**PAGE EXCERPT**
You are viewing a plain text version of this content. The canonical link for it is here.

Posted to user@spark.apache.org by Aliaksei Litouka <al...@gmail.com> on 2014/06/12 23:31:15 UTC

An attempt to implement dbscan algorithm on top of Spark

Hi.
I'm not sure if messages like this are appropriate in this list; I just
want to share with you an application I am working on. This is my personal
project which I started to learn more about Spark and Scala, and, if it
succeeds, to contribute it to the Spark community.

Maybe someone will find it useful. Or maybe someone will want to join
development.

The application is available at https://github.com/alitouka/spark_dbscan

Any questions, comments, suggestions, as well as criticism are welcome :)

Best regards,
Aliaksei Litouka

Re: An attempt to implement dbscan algorithm on top of Spark

Posted by Aliaksei Litouka <al...@gmail.com>.

Vipul,
Thanks for your feedback. As far as I understand, mean RDD[(Double,
Double)] (note the parenthesis), and each of these Double values is
supposed to contain one coordinate of a point. It limits us to
2-dimensional space, which is not suitable for many tasks. I want the
algorithm to be able to work in multidimensional space. Actually, there is
a class org.alitouka.spark.dbscan.spatial.Point in my code, which
represents a point with an arbitrary number of coordinates.

IOHelper.readDataset is just a convenience method which reads a CSV file
and returns an RDD of Points (more precisely, it returns a value of type
RawDataset, which is just an alias for RDD[Point]). If your data is stored
in a format other than CSV, you will have to write your own code to convert
your data to RawDataset.

I can add support for other data formats in future versions.

As for other distance measures - it is a high priority issue in my list ;)

On Thu, Jun 12, 2014 at 6:02 PM, Vipul Pandey <vi...@gmail.com> wrote:

> Great! I was going to implement one of my own - but I may not need to do
> that any more :)
> I haven't had a chance to look deep into your code but I would recommend
> accepting an RDD[Double,Double] as well, instead of just a file.
>
> val data = IOHelper.readDataset(sc, "/path/to/my/data.csv")
>
> And other distance measures ofcourse.
>
> Thanks,
> Vipul
>
>
>
>
> On Jun 12, 2014, at 2:31 PM, Aliaksei Litouka <al...@gmail.com>
> wrote:
>
> Hi.

**TASKS TO COMPLETE**
1 > Answer these about the Spark dbscan mailing thread:
(a) At what address is the application available?
(b) RawDataset is an alias for which type?
(c) Besides a file, what input did Vipul recommend that the code accept?
2 > Pick up the Spark dbscan mailing thread from the point where it stops.

**RECORDS**
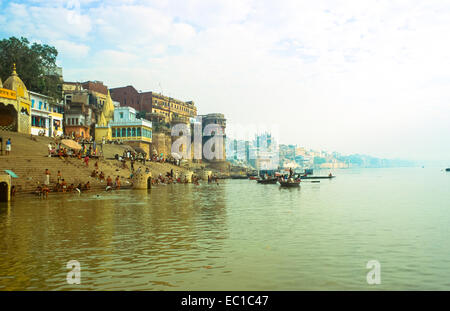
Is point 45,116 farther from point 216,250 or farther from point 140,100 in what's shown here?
point 216,250

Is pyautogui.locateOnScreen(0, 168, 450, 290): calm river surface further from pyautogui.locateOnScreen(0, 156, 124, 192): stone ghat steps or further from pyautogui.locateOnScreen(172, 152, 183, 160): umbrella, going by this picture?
pyautogui.locateOnScreen(172, 152, 183, 160): umbrella

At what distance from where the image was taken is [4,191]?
2253 cm

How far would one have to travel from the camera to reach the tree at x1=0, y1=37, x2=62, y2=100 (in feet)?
160

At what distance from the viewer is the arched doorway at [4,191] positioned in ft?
73.9

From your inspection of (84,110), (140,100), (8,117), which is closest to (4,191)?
(8,117)

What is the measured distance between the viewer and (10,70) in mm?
48531

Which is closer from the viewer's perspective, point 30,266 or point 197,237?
point 30,266

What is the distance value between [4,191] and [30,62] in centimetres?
3328

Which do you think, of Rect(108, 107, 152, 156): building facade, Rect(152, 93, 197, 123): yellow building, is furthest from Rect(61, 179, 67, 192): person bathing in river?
Rect(152, 93, 197, 123): yellow building

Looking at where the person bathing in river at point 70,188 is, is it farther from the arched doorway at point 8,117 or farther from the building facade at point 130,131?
the building facade at point 130,131

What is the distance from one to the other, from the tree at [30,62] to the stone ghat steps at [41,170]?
20914 mm
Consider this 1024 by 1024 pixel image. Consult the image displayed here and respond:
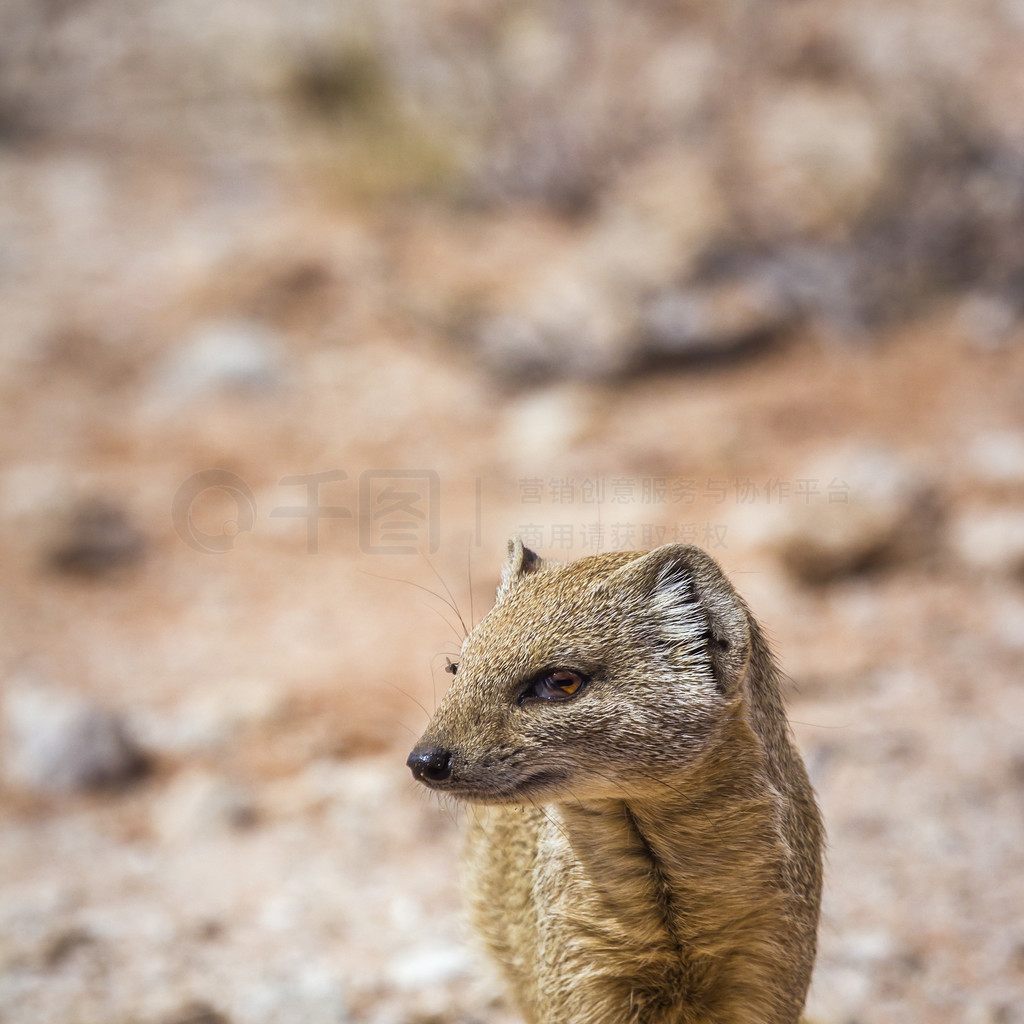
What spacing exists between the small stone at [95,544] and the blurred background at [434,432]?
0.05 metres

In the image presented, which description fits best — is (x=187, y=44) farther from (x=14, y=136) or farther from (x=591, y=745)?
(x=591, y=745)

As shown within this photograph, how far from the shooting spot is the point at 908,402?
7129mm

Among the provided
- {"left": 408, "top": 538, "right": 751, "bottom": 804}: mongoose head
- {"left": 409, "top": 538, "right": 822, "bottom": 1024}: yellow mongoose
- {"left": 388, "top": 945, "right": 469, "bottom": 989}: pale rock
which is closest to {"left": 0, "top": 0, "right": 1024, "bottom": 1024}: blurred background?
{"left": 388, "top": 945, "right": 469, "bottom": 989}: pale rock

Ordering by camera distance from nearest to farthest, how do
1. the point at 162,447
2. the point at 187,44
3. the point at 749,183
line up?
the point at 162,447 < the point at 749,183 < the point at 187,44

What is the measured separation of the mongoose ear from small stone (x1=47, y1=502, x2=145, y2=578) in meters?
4.59

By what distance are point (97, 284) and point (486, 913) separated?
752 cm

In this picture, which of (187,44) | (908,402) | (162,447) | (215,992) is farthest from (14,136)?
(215,992)

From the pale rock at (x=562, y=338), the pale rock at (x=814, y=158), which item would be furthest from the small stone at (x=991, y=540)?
the pale rock at (x=814, y=158)

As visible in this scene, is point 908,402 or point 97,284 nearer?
point 908,402

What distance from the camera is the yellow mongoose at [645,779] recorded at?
2172 mm

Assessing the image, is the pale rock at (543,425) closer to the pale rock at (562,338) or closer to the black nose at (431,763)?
the pale rock at (562,338)

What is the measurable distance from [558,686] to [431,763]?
0.31 m

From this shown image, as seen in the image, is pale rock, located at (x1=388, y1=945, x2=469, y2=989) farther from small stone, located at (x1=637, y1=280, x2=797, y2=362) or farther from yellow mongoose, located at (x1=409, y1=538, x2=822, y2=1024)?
small stone, located at (x1=637, y1=280, x2=797, y2=362)

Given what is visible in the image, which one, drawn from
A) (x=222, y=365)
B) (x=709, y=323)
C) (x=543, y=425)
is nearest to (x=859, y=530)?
(x=543, y=425)
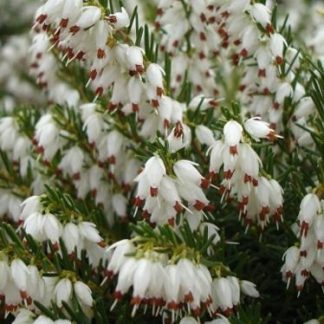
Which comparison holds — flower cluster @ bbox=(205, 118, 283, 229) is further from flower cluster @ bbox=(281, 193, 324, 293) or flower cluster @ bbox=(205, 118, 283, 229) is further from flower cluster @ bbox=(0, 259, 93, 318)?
flower cluster @ bbox=(0, 259, 93, 318)

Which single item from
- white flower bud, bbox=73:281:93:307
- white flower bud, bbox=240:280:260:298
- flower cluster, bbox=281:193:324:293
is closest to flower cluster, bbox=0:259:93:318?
white flower bud, bbox=73:281:93:307

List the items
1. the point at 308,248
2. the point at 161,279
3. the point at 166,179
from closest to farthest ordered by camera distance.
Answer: the point at 161,279 → the point at 166,179 → the point at 308,248

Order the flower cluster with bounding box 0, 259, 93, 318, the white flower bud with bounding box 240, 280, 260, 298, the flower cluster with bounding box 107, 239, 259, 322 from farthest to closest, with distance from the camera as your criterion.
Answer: the white flower bud with bounding box 240, 280, 260, 298, the flower cluster with bounding box 0, 259, 93, 318, the flower cluster with bounding box 107, 239, 259, 322

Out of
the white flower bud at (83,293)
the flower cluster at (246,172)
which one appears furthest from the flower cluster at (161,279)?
the flower cluster at (246,172)

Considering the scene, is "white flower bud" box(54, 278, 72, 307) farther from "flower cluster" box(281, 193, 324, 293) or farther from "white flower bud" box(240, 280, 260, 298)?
"flower cluster" box(281, 193, 324, 293)

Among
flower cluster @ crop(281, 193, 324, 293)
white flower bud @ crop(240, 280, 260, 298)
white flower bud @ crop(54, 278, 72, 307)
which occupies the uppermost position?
flower cluster @ crop(281, 193, 324, 293)

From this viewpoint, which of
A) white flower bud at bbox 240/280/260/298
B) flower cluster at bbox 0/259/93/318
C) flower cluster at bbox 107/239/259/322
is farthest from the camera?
white flower bud at bbox 240/280/260/298

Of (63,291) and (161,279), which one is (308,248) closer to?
(161,279)

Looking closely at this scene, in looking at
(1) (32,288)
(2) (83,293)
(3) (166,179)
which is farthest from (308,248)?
(1) (32,288)

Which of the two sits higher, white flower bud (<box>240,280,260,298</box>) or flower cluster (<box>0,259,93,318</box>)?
white flower bud (<box>240,280,260,298</box>)

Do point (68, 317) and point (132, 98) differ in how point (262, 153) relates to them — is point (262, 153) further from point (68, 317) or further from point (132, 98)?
point (68, 317)

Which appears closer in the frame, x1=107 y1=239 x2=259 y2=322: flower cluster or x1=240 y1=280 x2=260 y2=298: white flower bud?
x1=107 y1=239 x2=259 y2=322: flower cluster

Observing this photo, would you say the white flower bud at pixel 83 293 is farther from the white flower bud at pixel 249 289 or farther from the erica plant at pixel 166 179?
the white flower bud at pixel 249 289
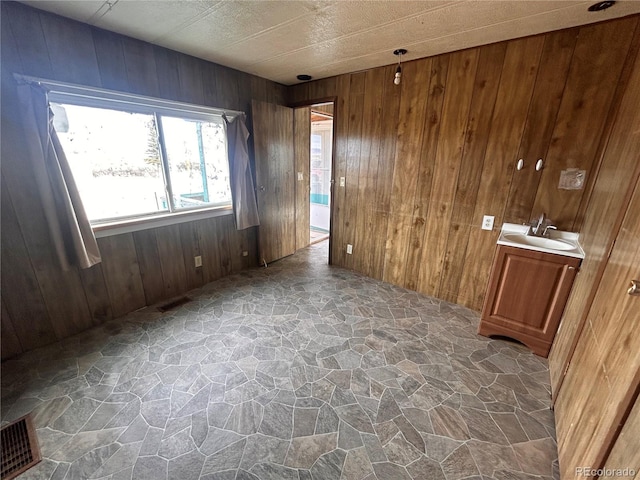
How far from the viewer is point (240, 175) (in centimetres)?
325

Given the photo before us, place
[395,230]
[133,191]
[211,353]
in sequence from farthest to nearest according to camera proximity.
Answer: [395,230] < [133,191] < [211,353]

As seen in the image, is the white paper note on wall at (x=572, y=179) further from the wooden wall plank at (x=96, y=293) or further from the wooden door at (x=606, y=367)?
the wooden wall plank at (x=96, y=293)

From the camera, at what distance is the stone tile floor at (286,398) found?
132 cm

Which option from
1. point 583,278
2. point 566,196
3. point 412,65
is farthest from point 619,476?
point 412,65

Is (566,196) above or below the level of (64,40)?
below

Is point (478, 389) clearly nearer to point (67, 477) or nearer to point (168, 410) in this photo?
point (168, 410)

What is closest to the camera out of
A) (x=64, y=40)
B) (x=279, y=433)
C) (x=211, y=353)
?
(x=279, y=433)

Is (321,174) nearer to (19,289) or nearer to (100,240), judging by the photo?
(100,240)

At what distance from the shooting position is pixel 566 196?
84.8 inches

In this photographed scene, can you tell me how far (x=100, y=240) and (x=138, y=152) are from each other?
3.01 ft

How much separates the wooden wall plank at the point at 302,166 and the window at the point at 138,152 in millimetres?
1159

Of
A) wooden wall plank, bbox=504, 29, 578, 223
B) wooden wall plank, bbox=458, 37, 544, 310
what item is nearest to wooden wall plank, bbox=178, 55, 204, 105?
wooden wall plank, bbox=458, 37, 544, 310

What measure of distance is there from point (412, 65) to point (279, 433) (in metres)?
3.38

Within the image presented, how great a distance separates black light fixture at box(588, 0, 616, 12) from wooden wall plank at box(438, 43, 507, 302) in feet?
1.83
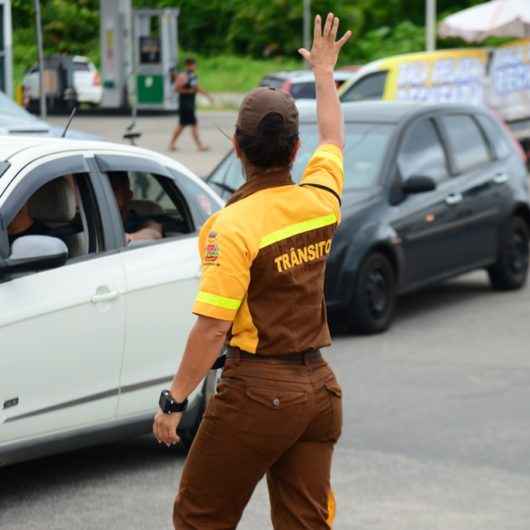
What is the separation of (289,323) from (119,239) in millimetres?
2816

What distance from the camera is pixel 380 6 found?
6888 centimetres

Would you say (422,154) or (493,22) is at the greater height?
(422,154)

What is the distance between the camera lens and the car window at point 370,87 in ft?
79.3

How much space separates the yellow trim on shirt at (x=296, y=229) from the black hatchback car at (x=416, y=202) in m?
6.86

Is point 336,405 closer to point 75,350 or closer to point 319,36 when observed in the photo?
point 319,36

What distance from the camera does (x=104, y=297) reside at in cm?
714

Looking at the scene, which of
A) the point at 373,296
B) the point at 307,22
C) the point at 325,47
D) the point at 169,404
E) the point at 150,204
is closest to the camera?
the point at 169,404

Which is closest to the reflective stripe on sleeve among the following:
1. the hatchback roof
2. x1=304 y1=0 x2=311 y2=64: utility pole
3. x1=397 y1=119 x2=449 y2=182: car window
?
x1=397 y1=119 x2=449 y2=182: car window

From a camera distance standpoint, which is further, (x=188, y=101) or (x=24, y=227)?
(x=188, y=101)

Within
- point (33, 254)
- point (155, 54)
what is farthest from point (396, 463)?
point (155, 54)

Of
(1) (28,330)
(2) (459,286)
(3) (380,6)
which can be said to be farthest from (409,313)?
(3) (380,6)

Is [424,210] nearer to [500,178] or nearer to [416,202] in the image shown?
[416,202]

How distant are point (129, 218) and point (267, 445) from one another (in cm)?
324

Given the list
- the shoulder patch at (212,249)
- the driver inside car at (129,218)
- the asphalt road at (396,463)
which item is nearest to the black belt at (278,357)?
the shoulder patch at (212,249)
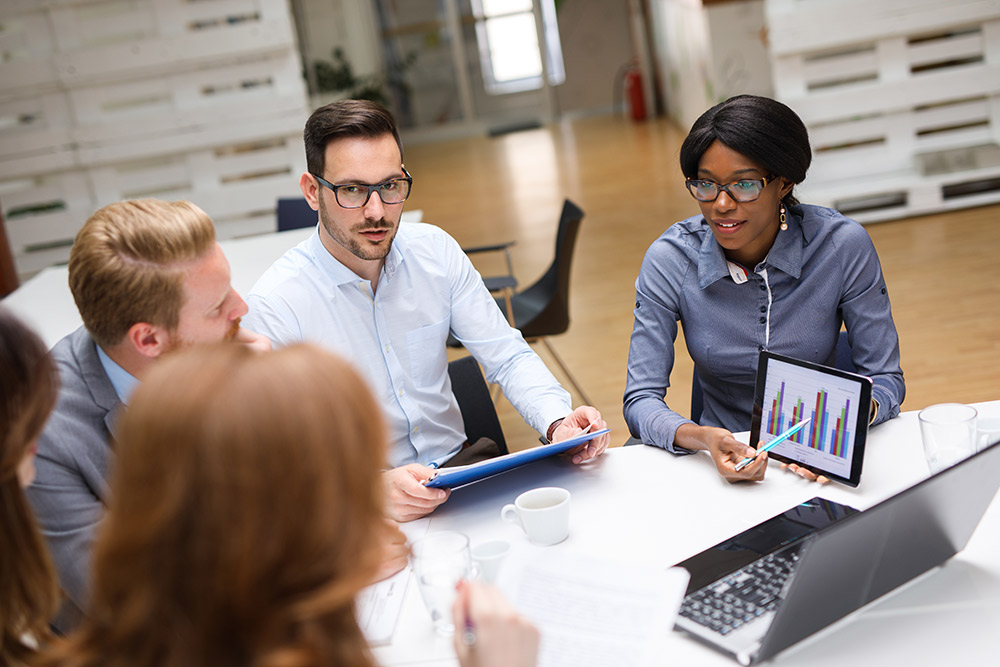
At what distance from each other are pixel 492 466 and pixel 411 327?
74 cm

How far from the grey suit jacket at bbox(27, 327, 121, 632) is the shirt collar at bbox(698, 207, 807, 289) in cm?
127

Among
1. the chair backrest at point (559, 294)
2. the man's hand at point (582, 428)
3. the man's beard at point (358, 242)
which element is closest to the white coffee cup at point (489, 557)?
the man's hand at point (582, 428)

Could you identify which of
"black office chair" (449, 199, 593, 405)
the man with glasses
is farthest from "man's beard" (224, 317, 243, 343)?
"black office chair" (449, 199, 593, 405)

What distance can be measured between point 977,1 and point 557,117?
872cm

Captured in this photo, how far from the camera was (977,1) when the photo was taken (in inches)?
217

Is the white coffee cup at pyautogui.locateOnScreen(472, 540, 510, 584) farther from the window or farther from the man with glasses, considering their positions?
the window

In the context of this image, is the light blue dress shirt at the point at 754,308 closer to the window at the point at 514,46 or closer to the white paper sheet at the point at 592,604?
the white paper sheet at the point at 592,604

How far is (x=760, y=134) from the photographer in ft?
A: 6.62

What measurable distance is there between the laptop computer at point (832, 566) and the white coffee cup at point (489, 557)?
268 millimetres

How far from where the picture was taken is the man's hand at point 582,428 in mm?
1794

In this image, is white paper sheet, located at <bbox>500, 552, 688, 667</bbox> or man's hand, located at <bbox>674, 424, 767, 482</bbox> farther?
man's hand, located at <bbox>674, 424, 767, 482</bbox>

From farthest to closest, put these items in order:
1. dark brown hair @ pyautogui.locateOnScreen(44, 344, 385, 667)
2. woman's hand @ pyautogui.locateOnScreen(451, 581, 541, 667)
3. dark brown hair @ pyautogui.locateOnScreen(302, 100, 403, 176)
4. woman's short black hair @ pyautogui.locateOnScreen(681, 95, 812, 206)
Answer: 1. dark brown hair @ pyautogui.locateOnScreen(302, 100, 403, 176)
2. woman's short black hair @ pyautogui.locateOnScreen(681, 95, 812, 206)
3. woman's hand @ pyautogui.locateOnScreen(451, 581, 541, 667)
4. dark brown hair @ pyautogui.locateOnScreen(44, 344, 385, 667)

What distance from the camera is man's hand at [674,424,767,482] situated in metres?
1.63

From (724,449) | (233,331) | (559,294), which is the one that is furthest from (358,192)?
(559,294)
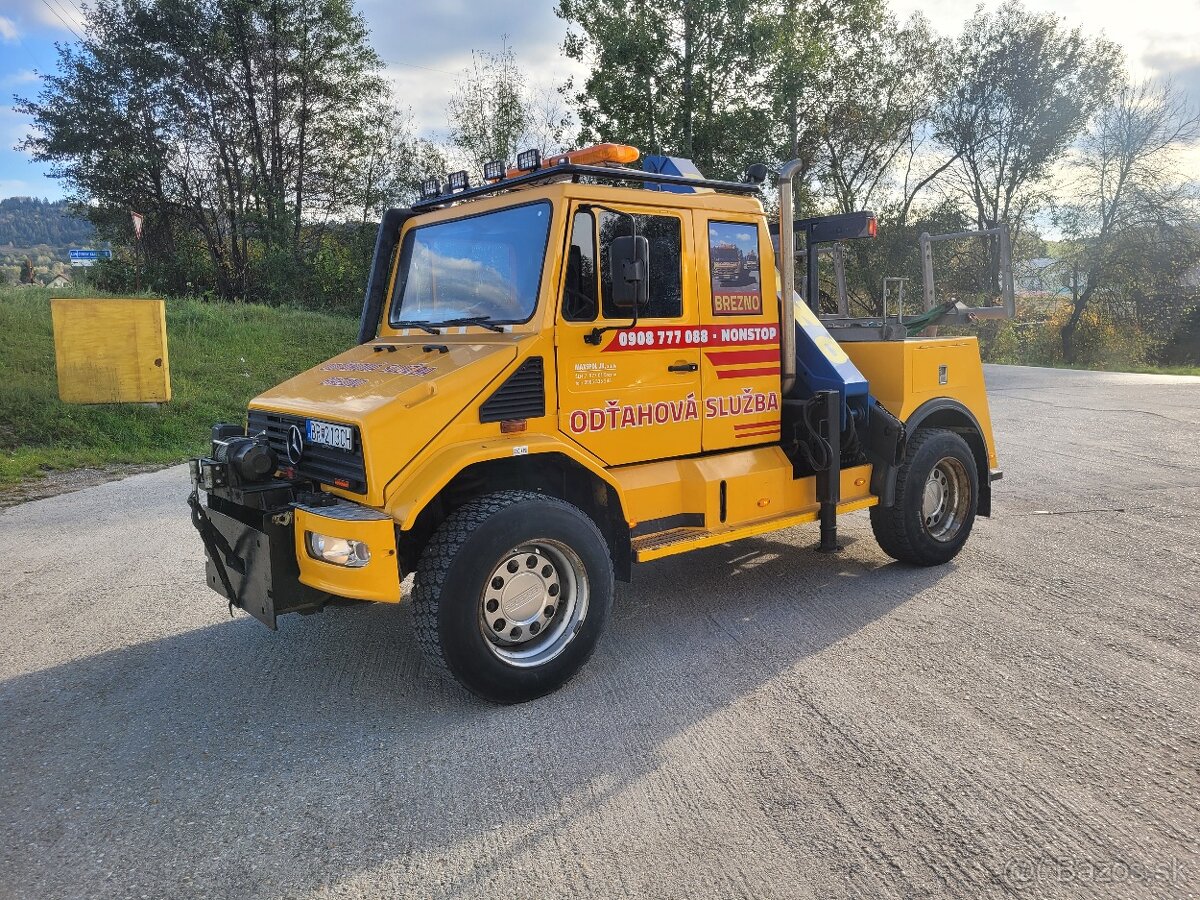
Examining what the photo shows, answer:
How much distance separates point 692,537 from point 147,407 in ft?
34.6

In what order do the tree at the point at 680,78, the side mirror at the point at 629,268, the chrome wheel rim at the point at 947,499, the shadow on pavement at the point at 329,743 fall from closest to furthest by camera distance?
1. the shadow on pavement at the point at 329,743
2. the side mirror at the point at 629,268
3. the chrome wheel rim at the point at 947,499
4. the tree at the point at 680,78

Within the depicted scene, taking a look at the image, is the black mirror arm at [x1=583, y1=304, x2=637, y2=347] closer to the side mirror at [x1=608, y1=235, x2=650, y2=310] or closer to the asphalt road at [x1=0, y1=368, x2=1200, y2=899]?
the side mirror at [x1=608, y1=235, x2=650, y2=310]

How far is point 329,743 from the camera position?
3.73 m

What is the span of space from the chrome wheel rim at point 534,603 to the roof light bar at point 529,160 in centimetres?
201

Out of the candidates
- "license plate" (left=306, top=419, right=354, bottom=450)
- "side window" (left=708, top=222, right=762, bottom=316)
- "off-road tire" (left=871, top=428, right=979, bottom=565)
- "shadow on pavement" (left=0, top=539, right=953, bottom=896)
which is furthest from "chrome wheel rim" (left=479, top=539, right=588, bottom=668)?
"off-road tire" (left=871, top=428, right=979, bottom=565)

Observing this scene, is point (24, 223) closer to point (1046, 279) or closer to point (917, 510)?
point (1046, 279)

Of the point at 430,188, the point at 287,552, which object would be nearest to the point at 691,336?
the point at 430,188

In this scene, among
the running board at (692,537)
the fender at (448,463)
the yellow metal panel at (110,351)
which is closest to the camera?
the fender at (448,463)

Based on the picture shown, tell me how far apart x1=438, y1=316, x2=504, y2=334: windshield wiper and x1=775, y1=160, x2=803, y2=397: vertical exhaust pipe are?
1950 mm

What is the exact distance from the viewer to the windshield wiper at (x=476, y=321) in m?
4.46

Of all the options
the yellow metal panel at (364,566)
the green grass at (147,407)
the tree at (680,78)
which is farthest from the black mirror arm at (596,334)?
the tree at (680,78)

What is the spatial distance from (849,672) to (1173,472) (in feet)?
21.1

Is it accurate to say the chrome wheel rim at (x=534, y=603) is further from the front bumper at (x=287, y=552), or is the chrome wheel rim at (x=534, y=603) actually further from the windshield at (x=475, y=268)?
the windshield at (x=475, y=268)

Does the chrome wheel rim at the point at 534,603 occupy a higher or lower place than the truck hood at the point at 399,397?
lower
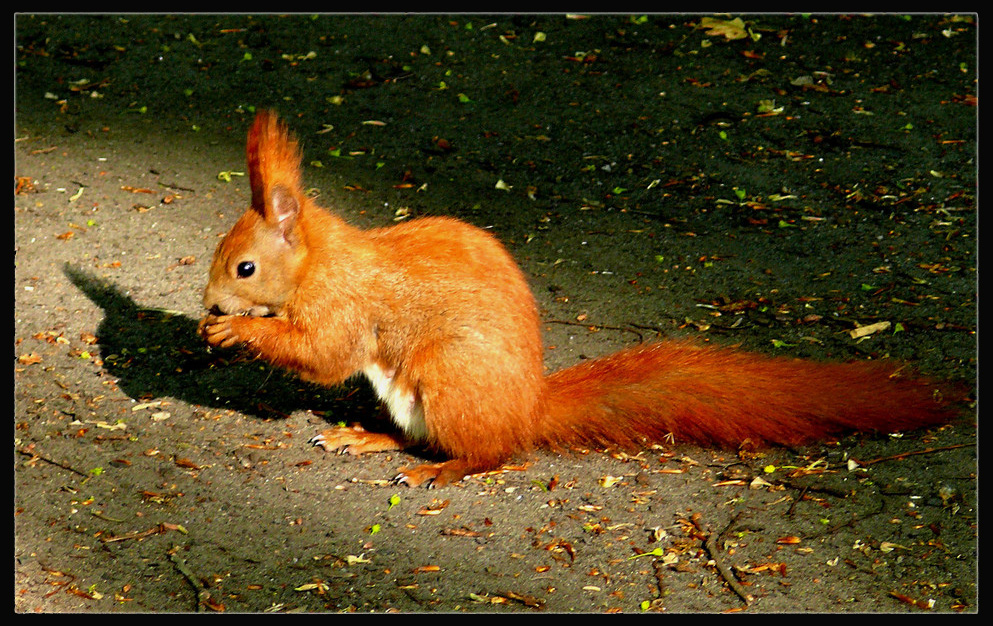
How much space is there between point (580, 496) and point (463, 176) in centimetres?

**ANSWERS TO EACH TASK**
1 >
(a) https://github.com/alitouka/spark_dbscan
(b) RDD[Point]
(c) An RDD[Double,Double]

2 >
> I'm not sure if messages like this are appropriate in this list; I just
> want to share with you an application I am working on. This is my personal
> project which I started to learn more about Spark and Scala, and, if it
> succeeds, to contribute it to the Spark community.
>
> Maybe someone will find it useful. Or maybe someone will want to join
> development.
>
> The application is available at https://github.com/alitouka/spark_dbscan
>
> Any questions, comments, suggestions, as well as criticism are welcome :)
>
> Best regards,
> Aliaksei Litouka
>
>
>

Re: An attempt to implement dbscan algorithm on top of Spark

Posted by Vipul Pandey <vi...@gmail.com>.

Great! I was going to implement one of my own - but I may not need to do that any more :)
I haven't had a chance to look deep into your code but I would recommend accepting an RDD[Double,Double] as well, instead of just a file. 
val data = IOHelper.readDataset(sc, "/path/to/my/data.csv")
And other distance measures ofcourse. 

Thanks,
Vipul

On Jun 12, 2014, at 2:31 PM, Aliaksei Litouka <al...@gmail.com> wrote:

> Hi.
> I'm not sure if messages like this are appropriate in this list; I just want to share with you an application I am working on. This is my personal project which I started to learn more about Spark and Scala, and, if it succeeds, to contribute it to the Spark community.
> 
> Maybe someone will find it useful. Or maybe someone will want to join development.
> 
> The application is available at https://github.com/alitouka/spark_dbscan
> 
> Any questions, comments, suggestions, as well as criticism are welcome :)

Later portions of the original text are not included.